But I”m not so pompous as to claim that “boys like, boys like, boys like me” (although it is often true). No, this is something different. I pay attention to the “types” of the boys I care about.
I came to the conclusions several years ago, that people have two types. The type that turns their head and the type they actually wind up with and the two are not the same. Ask anyone you’re close to what they go for. It doesn’t matter if it’s a male or a female, they’ll give you a description of a type. Compare that to the people they actually date, though, and you’ll often find that they are not the same.
I have this problem. My “type” is tall, dark and skinny. He’ll turn my head when he walks past me. I’ll fantasize about him as I fall asleep. His name may change, depending on who I know at the moment, but his look is always the same. But he’s not the guy I date. The guy I date tends to be shorter than me, or within an inch of my 5’7 (okay, okay, 5’6-and-a-half). He may be dark, he may be light, but he tends to be stocky without any pudge. He’s often jaw-droppingly handsome and people say “How could you not want to stay/be with him, he’s gorgeous!” when it ends. But he’s not the guy who catches my eye.
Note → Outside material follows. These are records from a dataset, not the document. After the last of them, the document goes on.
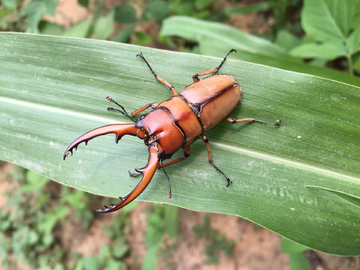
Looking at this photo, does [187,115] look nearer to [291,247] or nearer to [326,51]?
[326,51]

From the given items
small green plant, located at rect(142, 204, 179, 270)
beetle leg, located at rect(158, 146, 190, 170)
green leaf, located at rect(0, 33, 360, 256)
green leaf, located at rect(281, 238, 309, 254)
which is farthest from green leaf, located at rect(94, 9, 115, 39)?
green leaf, located at rect(281, 238, 309, 254)

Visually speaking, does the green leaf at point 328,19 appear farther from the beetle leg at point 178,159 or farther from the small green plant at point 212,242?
the small green plant at point 212,242

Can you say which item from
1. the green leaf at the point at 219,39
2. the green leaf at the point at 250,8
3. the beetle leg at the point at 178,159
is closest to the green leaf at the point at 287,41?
the green leaf at the point at 219,39

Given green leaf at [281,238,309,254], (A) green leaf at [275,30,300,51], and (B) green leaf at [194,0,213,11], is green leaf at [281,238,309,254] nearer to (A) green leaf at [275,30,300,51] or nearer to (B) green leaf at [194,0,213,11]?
(A) green leaf at [275,30,300,51]

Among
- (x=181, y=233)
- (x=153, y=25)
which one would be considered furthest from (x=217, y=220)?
(x=153, y=25)

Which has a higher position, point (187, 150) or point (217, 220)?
point (187, 150)

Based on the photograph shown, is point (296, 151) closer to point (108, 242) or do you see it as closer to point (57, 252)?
point (108, 242)
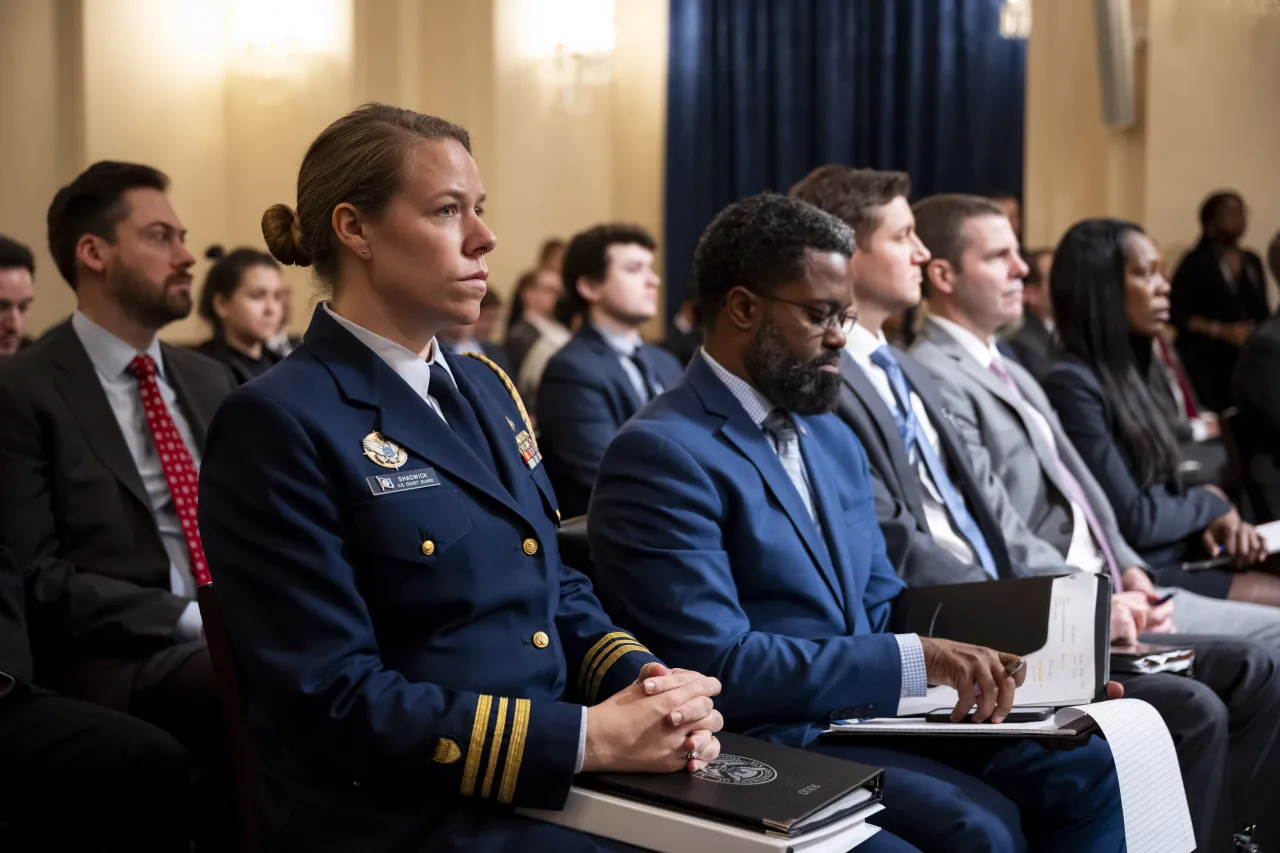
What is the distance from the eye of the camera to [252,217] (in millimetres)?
7777

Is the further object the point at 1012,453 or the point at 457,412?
the point at 1012,453

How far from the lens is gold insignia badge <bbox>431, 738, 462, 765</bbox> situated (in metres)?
1.50

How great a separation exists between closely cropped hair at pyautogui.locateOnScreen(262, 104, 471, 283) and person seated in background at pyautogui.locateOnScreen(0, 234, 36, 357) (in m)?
2.06

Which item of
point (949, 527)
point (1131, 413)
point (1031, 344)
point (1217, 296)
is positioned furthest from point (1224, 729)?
point (1217, 296)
Men have the same situation, but I know what boys like. Even when my guy friends delude themselves into thinking that they know what they want, I can always tell what they go for vs. what they wind up with. Any one of my boys, I can tell you their type or why this girlfriend will or won’t last. I, honestly do, know what boys want.
They may scoff, but if I list out what my boys want in a group of boys, all the non-targets will nod and smile at each of my assessments, then scowl as I read them forward and back when they become my target. I can tell which girlfriend is likely to last, which will break a heart and which we’ll be happy to see the back end of. I can tell all these things within a 15 minute conversation, but I keep it to myself, because after 15 minutes, he might be in love, but he won’t believe that I can read her… no, THEM, like a book. I’ll hold my judgment for a few weeks or months, depending on how serious it seems, then I’ll tell the rest what I honestly think. I won’t tell him, and I won’t tell her, but I’ll temper my relationship with the girl, depending on how long I think she’ll be around.
and, here’s the thing, I’ll be right about how long she’ll be around and how badly he’ll be hurt when it ends. And I’ll know when the girl is marriage material. Few will believe me, but I’ll know it to be true.
The trick is, figuring out how to stop knowing what boys like and how to find what I am looking for. Yeah… that’s the real problem.